→ Ausgangsdokument
::::
Interview mit Christoph Schnidrig von AWS: «Wir haben mit den AWS-Diensten die IT demokratisiert.»

22.01.2025
5 Min.

Amazon Web Services (AWS) ist ein weltweit führender Anbieter von Cloud-Computing-Diensten, in der Schweiz ist AWS seit 2016 mit lokalen Rechenzentren vertreten. Wir haben uns mit Christoph Schnidrig unterhalten, Head of Technology bei AWS in Zürich.

 

Christoph Schnidrig, Head of Technology bei AWS Zürich (Bild zVg AWS)

 

topsoft Fachredaktion: Sie sind Head of Technology bei AWS in Zürich und einer der führenden Köpfe im Bereich Cloud Computing der Schweiz. Was hat Sie motiviert, eine Karriere in der IT und speziell bei AWS einzuschlagen?
 
Christoph Schnidrig: Ich war von klein auf fasziniert von der Technik. Begonnen hat es, als ich im Alter von zehn Jahren bei meinen Nachbarn einen Commodore 64 entdeckt habe. Mit Zeitungsvertragen habe ich mir meinen eigenen Commodore 64 verdient und da wurde mir klar, dass ich etwas mit Computern machen wollte. Mit meiner Elektromechanikerlehre konnte ich dann bei Siemens SPS-Steuerungen programmieren und ein bisschen in die IT Richtung gehen. Und dann ging es Schritt für Schritt.
 
Bei meinem letzten Arbeitgeber integrierten die Produkte über die Jahre stets in neuste Technologien – angefangen mit Server-Virtualisierung über Container bis hin zur Cloud. Die Systeme wurden spezifisch in AWS integriert und ich habe dann begonnen, mich auch selbst damit auseinanderzusetzen. Und so bin ich dann vor einigen Jahren bei AWS gelandet.
::::
→ Einträge des Datensatzes
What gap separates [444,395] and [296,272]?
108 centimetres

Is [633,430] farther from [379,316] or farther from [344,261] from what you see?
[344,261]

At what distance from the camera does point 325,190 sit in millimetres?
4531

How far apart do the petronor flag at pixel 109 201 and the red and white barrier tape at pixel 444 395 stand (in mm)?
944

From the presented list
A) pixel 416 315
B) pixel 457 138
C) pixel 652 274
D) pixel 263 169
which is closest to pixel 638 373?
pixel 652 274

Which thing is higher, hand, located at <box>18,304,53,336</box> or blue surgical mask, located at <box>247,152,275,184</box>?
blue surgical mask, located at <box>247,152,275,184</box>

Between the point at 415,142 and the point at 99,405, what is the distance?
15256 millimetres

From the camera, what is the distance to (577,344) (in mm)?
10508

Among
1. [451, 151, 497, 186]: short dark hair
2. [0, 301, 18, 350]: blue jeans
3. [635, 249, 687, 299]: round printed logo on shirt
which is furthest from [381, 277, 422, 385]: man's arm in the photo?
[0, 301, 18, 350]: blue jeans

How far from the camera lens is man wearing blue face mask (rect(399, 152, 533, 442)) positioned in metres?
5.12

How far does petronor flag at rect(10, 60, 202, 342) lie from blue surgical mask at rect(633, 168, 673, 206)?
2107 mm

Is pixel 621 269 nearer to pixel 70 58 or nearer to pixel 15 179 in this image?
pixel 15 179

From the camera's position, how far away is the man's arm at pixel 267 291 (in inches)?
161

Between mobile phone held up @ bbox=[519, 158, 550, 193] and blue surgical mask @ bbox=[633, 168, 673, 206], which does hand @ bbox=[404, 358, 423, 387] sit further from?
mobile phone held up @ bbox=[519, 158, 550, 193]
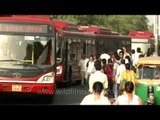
::::
→ Ihre Aufgaben
(1) Übernehmen Sie aus dem Interview mit Christoph Schnidrig wortgetreu den Abschnitt, der bei den Worten "Christoph Schnidrig: Ich" beginnt und nach den Worten "bei AWS gelandet." endet.
(2) Setzen Sie das Interview mit Christoph Schnidrig von AWS im Anschluss an dessen letzten Satz fort.

→ Antworten je Aufgabe
(1)
Christoph Schnidrig: Ich war von klein auf fasziniert von der Technik. Begonnen hat es, als ich im Alter von zehn Jahren bei meinen Nachbarn einen Commodore 64 entdeckt habe. Mit Zeitungsvertragen habe ich mir meinen eigenen Commodore 64 verdient und da wurde mir klar, dass ich etwas mit Computern machen wollte. Mit meiner Elektromechanikerlehre konnte ich dann bei Siemens SPS-Steuerungen programmieren und ein bisschen in die IT Richtung gehen. Und dann ging es Schritt für Schritt.
 
Bei meinem letzten Arbeitgeber integrierten die Produkte über die Jahre stets in neuste Technologien – angefangen mit Server-Virtualisierung über Container bis hin zur Cloud. Die Systeme wurden spezifisch in AWS integriert und ich habe dann begonnen, mich auch selbst damit auseinanderzusetzen. Und so bin ich dann vor einigen Jahren bei AWS gelandet.

(2)
 
AWS hält ja mit über einer Million Usern ungefähr 41,5 % des globalen Cloud Computing Markts. In der Schweiz hat das Unternehmen etwas mehr als 10'000 Kunden. Wie wichtig ist die kleine Schweiz für AWS wirklich?
 
Unsere Kunden kommen aus allen Wirtschaftszweigen und Grössen, von Bundesbehörden über Grossunternehmen wie die Zürich Versicherung bis hin zu Start-ups wie Anybotics, einem ETH-Spin-off. Gemeinsam mit über 150 Partnern in der Schweiz unterstützen wir die Kundschaft umfassend.
 
Seit 2016 sind wir in der Schweiz präsent, mit Büros in Zürich, Bern und Genf. Vor zwei Jahren haben wir eine lokale Rechenzentrum-Region eröffnet und planen, in den nächsten zwölf Jahren fast sechs Milliarden Franken zu investieren. Zudem haben wir im letzten Sommer mit Lehrlingsausbildungen in diesen Rechenzentren begonnen.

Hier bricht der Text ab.